§ **WHAT TO WORK ON**
No images are to be carried over; print all other material exactly as it stands.

§ **AVAILABLE DATA**
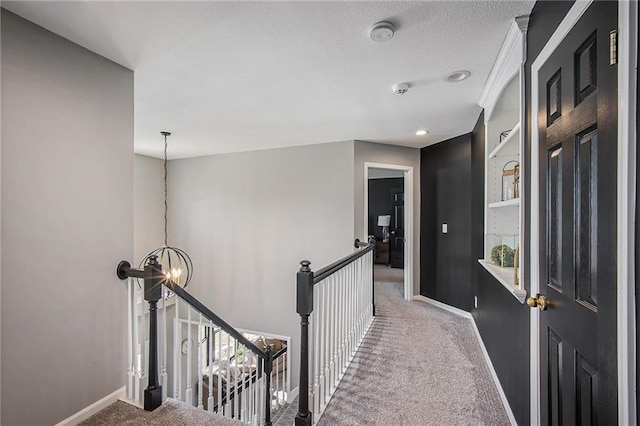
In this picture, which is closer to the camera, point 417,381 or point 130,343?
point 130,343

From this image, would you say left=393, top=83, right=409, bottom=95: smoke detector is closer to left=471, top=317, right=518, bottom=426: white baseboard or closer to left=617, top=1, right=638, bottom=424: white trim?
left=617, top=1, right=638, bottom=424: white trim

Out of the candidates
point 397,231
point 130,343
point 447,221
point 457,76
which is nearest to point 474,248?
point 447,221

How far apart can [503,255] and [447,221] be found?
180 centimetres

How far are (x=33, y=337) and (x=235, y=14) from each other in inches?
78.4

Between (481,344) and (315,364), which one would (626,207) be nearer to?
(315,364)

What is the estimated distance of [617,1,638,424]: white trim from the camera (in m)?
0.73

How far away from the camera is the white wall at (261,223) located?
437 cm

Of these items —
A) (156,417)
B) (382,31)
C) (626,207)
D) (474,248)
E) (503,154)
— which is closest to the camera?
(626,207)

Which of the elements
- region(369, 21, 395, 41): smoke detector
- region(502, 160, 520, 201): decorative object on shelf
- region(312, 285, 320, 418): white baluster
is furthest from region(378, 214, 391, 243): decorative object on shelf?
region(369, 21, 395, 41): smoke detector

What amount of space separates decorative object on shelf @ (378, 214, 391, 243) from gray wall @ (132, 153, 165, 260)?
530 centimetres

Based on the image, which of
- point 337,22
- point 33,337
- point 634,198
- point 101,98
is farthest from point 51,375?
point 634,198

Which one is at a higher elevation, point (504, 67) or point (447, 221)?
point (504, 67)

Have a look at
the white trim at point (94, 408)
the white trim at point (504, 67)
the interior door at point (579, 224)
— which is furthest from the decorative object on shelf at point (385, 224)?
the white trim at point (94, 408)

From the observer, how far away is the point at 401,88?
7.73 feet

§ **REPLY**
In this picture, which is closer to the camera, point 417,381 or point 130,343?
point 130,343

From this image, would you say left=393, top=83, right=409, bottom=95: smoke detector is closer to left=471, top=317, right=518, bottom=426: white baseboard or closer to left=617, top=1, right=638, bottom=424: white trim?
left=617, top=1, right=638, bottom=424: white trim

Out of the candidates
point 397,231
point 130,343
point 447,221
point 457,76
which is nearest to point 474,248?
point 447,221

How far apart can [503,255] and [447,221] be found?
180 centimetres

How far are (x=33, y=337) and (x=235, y=14) from each other in inches?
78.4

Between (481,344) and (315,364), which one would (626,207) be nearer to?
(315,364)

What is the estimated distance of [617,1,638,424]: white trim from the camera (in m)?
0.73

How far away from the camera is the white wall at (261,223) located?
437 cm

Of these items —
A) (156,417)
B) (382,31)
C) (626,207)
D) (474,248)
E) (503,154)
— which is closest to the camera?
(626,207)

Which of the elements
- region(369, 21, 395, 41): smoke detector
- region(502, 160, 520, 201): decorative object on shelf
- region(312, 285, 320, 418): white baluster
is furthest from region(378, 214, 391, 243): decorative object on shelf?
region(369, 21, 395, 41): smoke detector

What amount of space separates decorative object on shelf @ (378, 214, 391, 243) from gray wall @ (132, 153, 165, 260)?
530 centimetres

Based on the image, which of
- point 337,22
- point 33,337
- point 634,198
- point 101,98
is farthest from point 51,375?
point 634,198

Which one is at a higher elevation, point (504, 67) or point (447, 221)?
point (504, 67)

Have a look at
the white trim at point (94, 408)
the white trim at point (504, 67)
the interior door at point (579, 224)
— which is furthest from the decorative object on shelf at point (385, 224)?
the white trim at point (94, 408)

From the observer, how far away is the point at 401,88?
7.73 feet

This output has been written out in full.